Of course not.  It all depends on the X from which N_def is formed.  If
X is N \ {1}, then N \ X is {1}, and thus |N \ N_def| is 1.

If not, it is useless to discuss with you.

I've been thinking that for quite a few rounds of posts.  However ....

Wrong.  It is an "instantaneous" definition which completes N.

Yes, of course. But ℕ_def is not completed by its definition.

You haven't defined N_def - what appears above is not a coherent
definition.

There are not various stages of "N" which are in varying stages of
completion.

ℕ_def is never complete.

I'll take your word for that.

There is place to strive or tend.

The tending takes place, but not in a "place".

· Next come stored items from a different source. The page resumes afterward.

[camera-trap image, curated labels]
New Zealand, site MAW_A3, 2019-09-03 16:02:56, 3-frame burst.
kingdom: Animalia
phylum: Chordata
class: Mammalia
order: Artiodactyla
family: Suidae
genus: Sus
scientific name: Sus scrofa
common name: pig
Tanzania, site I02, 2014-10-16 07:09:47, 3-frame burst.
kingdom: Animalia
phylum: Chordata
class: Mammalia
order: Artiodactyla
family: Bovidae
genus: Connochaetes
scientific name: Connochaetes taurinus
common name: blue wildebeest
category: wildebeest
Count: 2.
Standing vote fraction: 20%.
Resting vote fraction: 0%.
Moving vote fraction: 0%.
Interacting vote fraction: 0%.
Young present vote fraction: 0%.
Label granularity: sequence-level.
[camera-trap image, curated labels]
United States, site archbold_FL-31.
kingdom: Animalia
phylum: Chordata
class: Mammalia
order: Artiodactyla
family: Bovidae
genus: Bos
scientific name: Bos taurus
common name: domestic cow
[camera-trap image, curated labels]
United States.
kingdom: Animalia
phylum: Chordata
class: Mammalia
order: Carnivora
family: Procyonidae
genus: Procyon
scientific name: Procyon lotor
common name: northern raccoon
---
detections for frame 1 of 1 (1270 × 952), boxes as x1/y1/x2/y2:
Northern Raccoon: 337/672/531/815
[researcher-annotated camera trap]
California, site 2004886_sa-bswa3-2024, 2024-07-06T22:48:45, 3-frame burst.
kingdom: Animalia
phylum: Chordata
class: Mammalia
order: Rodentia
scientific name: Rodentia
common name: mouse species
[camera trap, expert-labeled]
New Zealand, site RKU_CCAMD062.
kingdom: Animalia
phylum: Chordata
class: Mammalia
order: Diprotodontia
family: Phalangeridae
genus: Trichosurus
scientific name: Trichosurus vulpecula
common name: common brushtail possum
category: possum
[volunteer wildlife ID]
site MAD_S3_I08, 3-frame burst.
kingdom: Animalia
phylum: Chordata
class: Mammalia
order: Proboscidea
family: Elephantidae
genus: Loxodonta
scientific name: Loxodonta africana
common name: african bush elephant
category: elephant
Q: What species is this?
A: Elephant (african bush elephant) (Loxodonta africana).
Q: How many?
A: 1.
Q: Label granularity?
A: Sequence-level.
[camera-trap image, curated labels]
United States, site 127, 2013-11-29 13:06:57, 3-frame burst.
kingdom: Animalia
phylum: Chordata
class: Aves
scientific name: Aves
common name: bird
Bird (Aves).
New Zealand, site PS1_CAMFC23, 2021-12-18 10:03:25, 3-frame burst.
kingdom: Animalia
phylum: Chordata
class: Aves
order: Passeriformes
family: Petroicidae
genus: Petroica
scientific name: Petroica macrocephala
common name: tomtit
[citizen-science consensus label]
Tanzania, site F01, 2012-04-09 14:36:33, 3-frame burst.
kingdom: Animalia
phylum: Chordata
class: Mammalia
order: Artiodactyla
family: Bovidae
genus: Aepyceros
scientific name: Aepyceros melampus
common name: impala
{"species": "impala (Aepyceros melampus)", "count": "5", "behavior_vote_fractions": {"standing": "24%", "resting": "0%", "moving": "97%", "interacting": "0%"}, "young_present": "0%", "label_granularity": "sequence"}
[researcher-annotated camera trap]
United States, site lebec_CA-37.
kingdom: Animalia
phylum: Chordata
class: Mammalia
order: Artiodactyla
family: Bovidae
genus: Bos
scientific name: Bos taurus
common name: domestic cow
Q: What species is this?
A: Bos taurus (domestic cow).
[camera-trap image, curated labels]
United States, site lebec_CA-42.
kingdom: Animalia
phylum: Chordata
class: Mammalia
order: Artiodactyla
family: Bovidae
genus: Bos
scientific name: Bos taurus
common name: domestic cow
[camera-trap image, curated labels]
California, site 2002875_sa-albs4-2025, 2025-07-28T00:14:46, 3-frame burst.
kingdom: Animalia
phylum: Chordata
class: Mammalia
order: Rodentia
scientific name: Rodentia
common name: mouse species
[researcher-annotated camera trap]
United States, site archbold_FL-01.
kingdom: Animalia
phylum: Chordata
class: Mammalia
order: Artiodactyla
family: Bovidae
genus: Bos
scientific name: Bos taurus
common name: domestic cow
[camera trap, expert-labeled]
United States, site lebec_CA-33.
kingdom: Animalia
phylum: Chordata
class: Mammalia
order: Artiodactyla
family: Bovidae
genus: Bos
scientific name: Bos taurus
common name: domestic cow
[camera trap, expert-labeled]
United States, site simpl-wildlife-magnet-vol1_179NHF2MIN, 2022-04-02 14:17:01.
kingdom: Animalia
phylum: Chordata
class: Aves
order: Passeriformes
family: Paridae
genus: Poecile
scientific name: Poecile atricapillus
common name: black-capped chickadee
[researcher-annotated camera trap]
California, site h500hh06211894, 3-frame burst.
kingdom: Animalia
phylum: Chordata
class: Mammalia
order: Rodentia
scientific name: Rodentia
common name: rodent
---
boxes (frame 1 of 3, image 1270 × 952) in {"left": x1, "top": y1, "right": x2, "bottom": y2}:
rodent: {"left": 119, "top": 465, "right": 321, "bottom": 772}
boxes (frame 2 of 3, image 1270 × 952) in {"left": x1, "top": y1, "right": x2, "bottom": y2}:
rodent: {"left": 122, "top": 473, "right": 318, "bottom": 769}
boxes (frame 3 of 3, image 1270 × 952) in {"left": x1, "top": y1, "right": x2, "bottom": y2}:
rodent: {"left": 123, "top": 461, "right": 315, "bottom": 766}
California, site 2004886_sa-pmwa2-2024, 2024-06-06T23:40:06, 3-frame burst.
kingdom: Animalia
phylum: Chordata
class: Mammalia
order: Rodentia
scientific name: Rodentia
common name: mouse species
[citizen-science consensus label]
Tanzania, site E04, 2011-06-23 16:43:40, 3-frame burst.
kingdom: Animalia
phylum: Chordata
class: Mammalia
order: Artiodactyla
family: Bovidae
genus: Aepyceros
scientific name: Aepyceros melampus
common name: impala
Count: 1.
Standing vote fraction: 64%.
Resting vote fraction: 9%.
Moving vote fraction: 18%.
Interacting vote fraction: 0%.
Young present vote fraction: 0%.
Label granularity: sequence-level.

No? Tending means that hitherto undefined natural numbers become
defined. That takes place on the ordinal line.

"Hitherto" ("bis jetzt" in German) is purely a time based adverb.  The
natural numbers are not defined in a time based sequence.  They are
defined all together.

That I have to write such nonsense to answer your point shows the
great deterioration which has taken place in a once vital newsgroup.

Hardly to believe that matheology like tending of ordinals outside of
the ordinal line has ever been useful.

Yes, they cannot be determined as individuals.

They don't exist, as I have proven.

You have proven that you are a matheologian with little ability to
understand arguments contradicting your matheologial belief.

Whatever "matheologian" might mean.  You are the one who is attempting
to establish the existence of so called "dark numbers", so the burden of
proof lies on you.  So far you have failed abjectly.  The definitions
you have attempted to give have been only sociological and the
incoherent attempt from your last post (see above).

"Dark numbers", as far as I am aware, don't appear in any treatment of
the fundamentals of mathematics.  Given the problems with them, it is
only reasonable to conclude they don't exist.

Regards, WM

--
Alan Mackenzie (Nuremberg, Germany).